The newly planned rate swap contracts will, like futures on grains or livestock, convert into the underlying commodity at expiration—in this case, an interest rate swap. Buyers of the futures will become the receivers of a fixed rate of interest and the payers of a floating rate in a CME-cleared rate swap.
Interest rate swaps are often used by companies to exchange types of interest rate payments with each other, typically involving a fixed interest rate and a floating interest rate.
The new contracts will be offered starting November 13, pending approval from the Commodity Futures Trading Commission, CME said in a statement.
Under Wall Street reform legislation, many swaps will be forced into clearinghouses starting late this year. CME is one of the biggest U.S. clearers of interest rate swaps.
The plan could allow CME to capitalize on rule changes that many expect will eventually push more traders out of over-the-counter, or OTC, contracts and into futures.
By offering clearing for OTC interest rate swaps and trading of rate swap futures, CME will be poised to capture business in swaps no matter which contracts traders decide to use.
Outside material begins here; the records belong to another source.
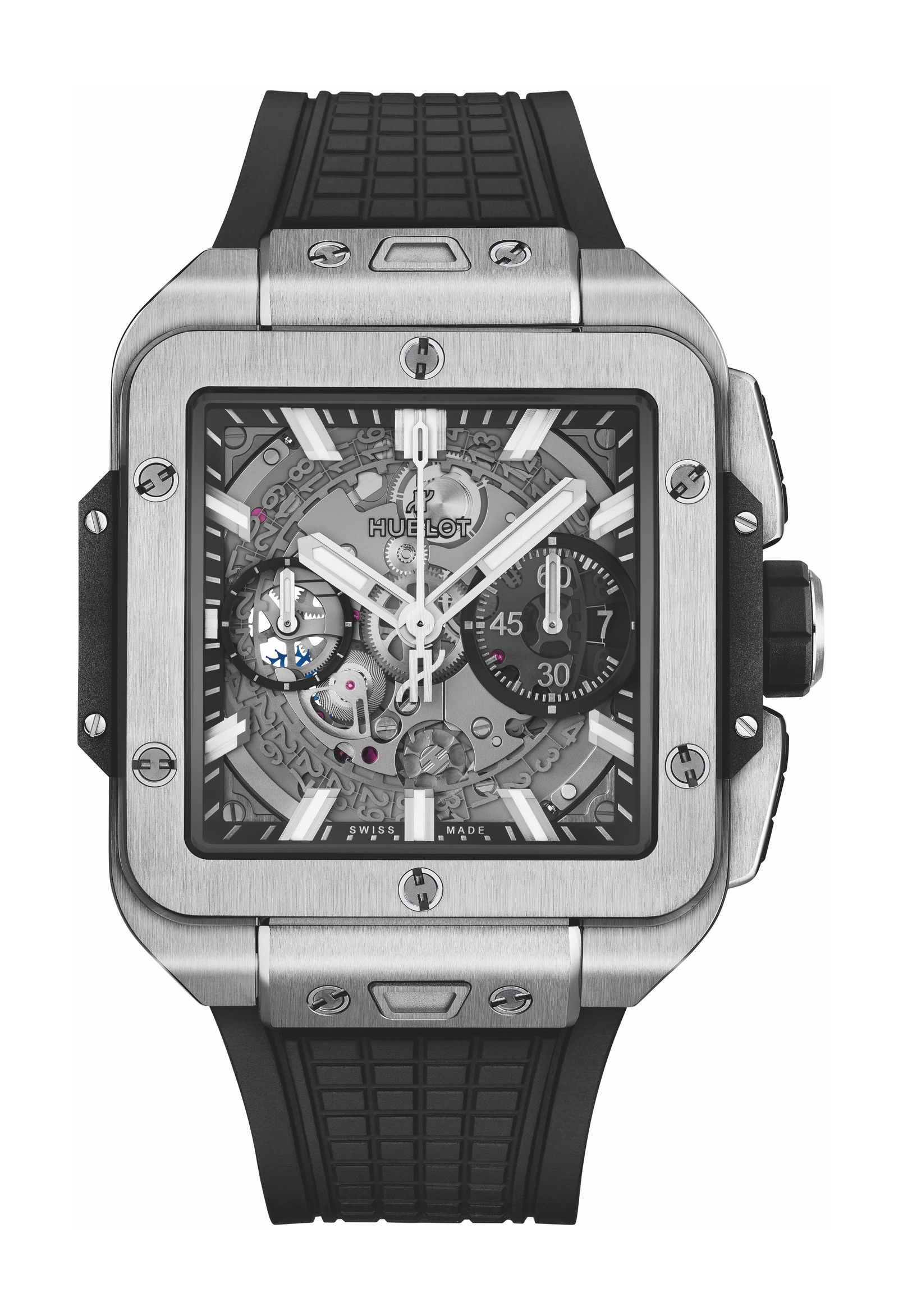 Hublot Square Bang Unico Titanium watch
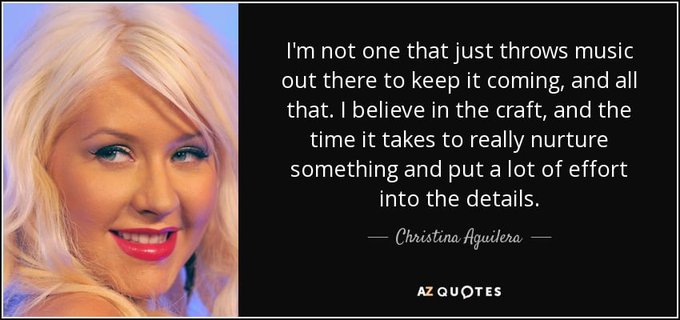 Happy 40th Birthday to Christina Aguilera, who was born in Staten Island, New York on this day in 1980. 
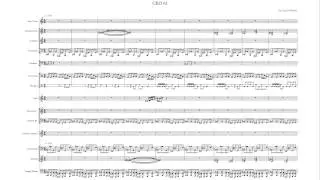 Toontown Online Sheet Music - CEO Battle v2 (Full Score)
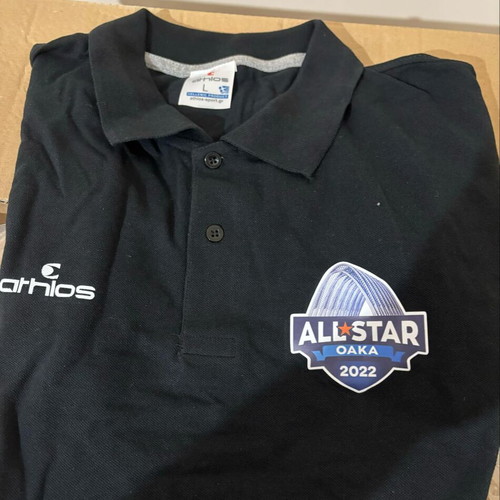 Collectible commemorative t-shirt All Star OAKA 2022 Large new, unworn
Swaps futures may prove to be cheaper to trade than swaps themselves, because traders can offset the margins they put up to back their swap futures contracts against margins they may have up at the CME clearinghouse to back other futures contracts, reducing their overall margin requirements.
“New swap futures will provide tremendous opportunities for margin efficiencies in a capital-constrained world,” CME said in the statement.
In a sign that some of CME’s biggest customers believe the product has legs, Citi, Credit Suisse, Goldman Sachs, and Morgan Stanley have agreed to serve as market makers to boost liquidity during the contracts initial stages.